一応妖精の一種らしい

 転移門の近くで座り、ただ時間が過ぎるのを待つ。

 日が暮れ始めて夜の闇が迫って来ると、オルフェがトレントの残骸を持ってきて魔法で火を点ける。


「こうしとくとね、連中寄ってこないらしいわよ」

「へえ、そうなのか」

「仲間を殺して火を点けるような連中を恐れるんじゃないか、てさ」


 伝聞系、ということは誰かに聞いたのだろうが……妖精仲間だろうか?

 そんなことを考え、キコリはクスリと笑う。


「随分前に人間がそんな事言っててさー、なんか得意げでムカついたから魔法撃ち込んだのよねー」

「あー……そういう……」

(そういえば人間大嫌いだったなオルフェは……)


 一緒に過ごしていると忘れがちになるが、オルフェは……というか妖精は人間が大嫌いだ。
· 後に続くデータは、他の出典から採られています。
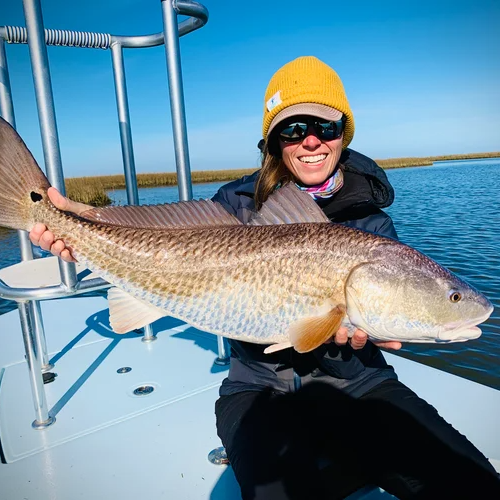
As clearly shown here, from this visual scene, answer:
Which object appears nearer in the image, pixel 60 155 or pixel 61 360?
pixel 60 155

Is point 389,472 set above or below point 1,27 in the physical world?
below

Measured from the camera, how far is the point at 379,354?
2871 mm

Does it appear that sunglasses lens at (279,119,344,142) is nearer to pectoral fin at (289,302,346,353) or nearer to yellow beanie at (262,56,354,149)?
yellow beanie at (262,56,354,149)

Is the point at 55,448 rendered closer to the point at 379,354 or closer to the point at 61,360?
the point at 61,360

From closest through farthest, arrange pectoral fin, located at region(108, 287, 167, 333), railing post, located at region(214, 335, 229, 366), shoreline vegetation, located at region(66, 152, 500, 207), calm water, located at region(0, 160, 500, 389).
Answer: pectoral fin, located at region(108, 287, 167, 333)
railing post, located at region(214, 335, 229, 366)
calm water, located at region(0, 160, 500, 389)
shoreline vegetation, located at region(66, 152, 500, 207)

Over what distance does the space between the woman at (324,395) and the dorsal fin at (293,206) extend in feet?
1.60

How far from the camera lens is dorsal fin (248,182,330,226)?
2.53 m

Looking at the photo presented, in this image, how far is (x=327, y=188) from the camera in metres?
3.10

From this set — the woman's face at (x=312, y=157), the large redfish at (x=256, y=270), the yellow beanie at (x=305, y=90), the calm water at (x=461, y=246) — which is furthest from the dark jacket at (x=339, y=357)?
the calm water at (x=461, y=246)

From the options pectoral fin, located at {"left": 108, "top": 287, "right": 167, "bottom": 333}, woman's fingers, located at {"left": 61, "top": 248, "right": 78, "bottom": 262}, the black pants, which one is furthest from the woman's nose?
woman's fingers, located at {"left": 61, "top": 248, "right": 78, "bottom": 262}

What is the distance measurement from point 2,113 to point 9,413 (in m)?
2.68

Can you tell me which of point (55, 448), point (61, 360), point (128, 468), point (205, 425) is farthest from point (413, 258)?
point (61, 360)

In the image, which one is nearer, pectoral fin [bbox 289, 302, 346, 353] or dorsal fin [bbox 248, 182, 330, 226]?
pectoral fin [bbox 289, 302, 346, 353]

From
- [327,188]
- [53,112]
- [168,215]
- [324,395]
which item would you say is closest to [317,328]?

 妖精全体が「そう」なのだから、今更変わる事もないだろうが。


「……そういえば『世界樹は妖精と共にある』ってヴォルカニオンは言ってたよな」

「そうね」

「どういう意味だろうな……?」

「さあ? 予想は出来るけど、正解かどうかは分かんないわよ」


 それでも聞いてみたい。キコリがそう考えながらオルフェをじっと見ると、オルフェは小さく溜息をつく。


「さっきのトレント。あれ、分類的には樹の妖精らしいわよ」

「あれ、妖精だったのか」

「言っとくけど妖精は誰もトレントが同類とか思ってないわよ」

「え? でも樹の妖精なんだろ?」

「明らかに別物じゃない。せめて飛んでからモノ言えってのよ」

「そんな無茶な」

 

 トレントに羽が生えて飛んでいる姿を想像するのは、ちょっとキコリとしては「気味が悪い」と思ってしまうのだが……まあ、確かに妖精とトレントを同じ分類にするのはキコリとしても少し難しいかもしれない。
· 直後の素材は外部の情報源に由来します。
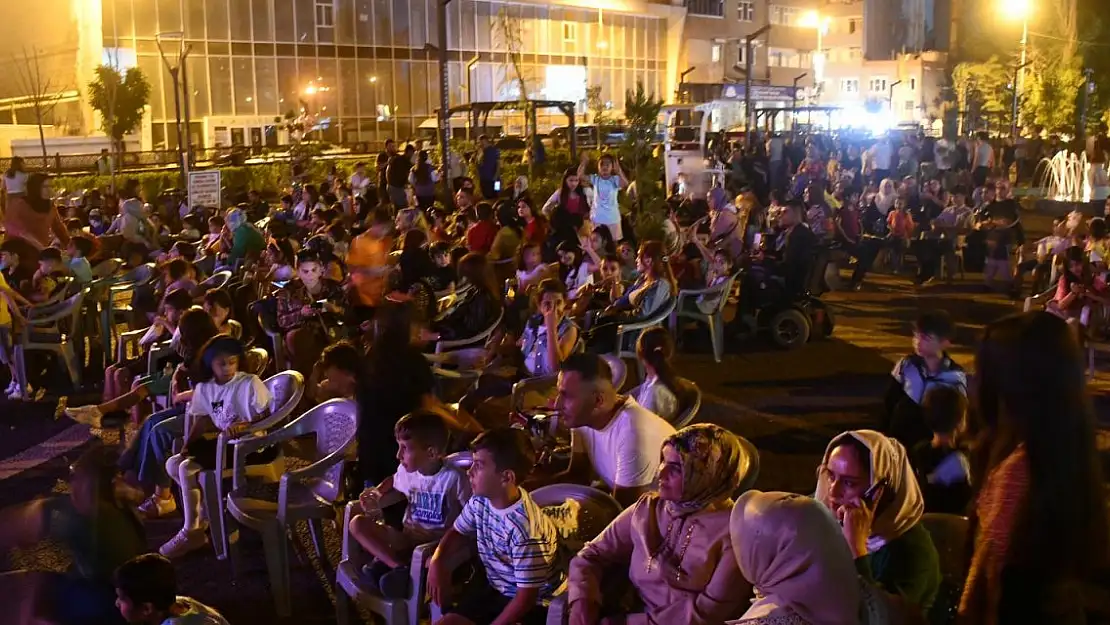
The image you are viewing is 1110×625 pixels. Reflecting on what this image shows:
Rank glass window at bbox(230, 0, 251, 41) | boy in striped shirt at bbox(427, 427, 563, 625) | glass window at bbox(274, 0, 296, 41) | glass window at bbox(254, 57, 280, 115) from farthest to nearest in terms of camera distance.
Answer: glass window at bbox(274, 0, 296, 41), glass window at bbox(254, 57, 280, 115), glass window at bbox(230, 0, 251, 41), boy in striped shirt at bbox(427, 427, 563, 625)

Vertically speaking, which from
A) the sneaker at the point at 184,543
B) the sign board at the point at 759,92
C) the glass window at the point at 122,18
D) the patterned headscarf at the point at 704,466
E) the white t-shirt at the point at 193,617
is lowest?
the sneaker at the point at 184,543

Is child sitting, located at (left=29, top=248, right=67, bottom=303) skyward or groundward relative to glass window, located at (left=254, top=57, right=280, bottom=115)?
groundward

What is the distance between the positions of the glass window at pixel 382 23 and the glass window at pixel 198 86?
7774mm

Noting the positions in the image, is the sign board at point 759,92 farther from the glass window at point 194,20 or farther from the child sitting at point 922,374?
the child sitting at point 922,374

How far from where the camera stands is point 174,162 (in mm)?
28953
「……まさか世界樹ってトレントの異常進化体とかじゃないよな」

「違うでしょ。トレントはトレントよ。そもそも人間の国でも世界樹は有難がられてるんじゃないの?」

「その割には、世界樹に関する本が何処にもなかったんだよな……」


 まあ、世界樹がモンスターだったら世界樹の葉などを持ち帰る者などいるはずもないだろう。

 だから、その可能性は低い……とは思うのだが。

 

「……一応覚悟はしとくか」

「ま、それがいいでしょうね。何が起こるか分かんないし」

「ああ、それと……」


 キコリが盾代わりに構えた斧が、飛んできた何かを弾く。

 キイン、と音を立てて弾かれたソレは……黒塗りの、矢。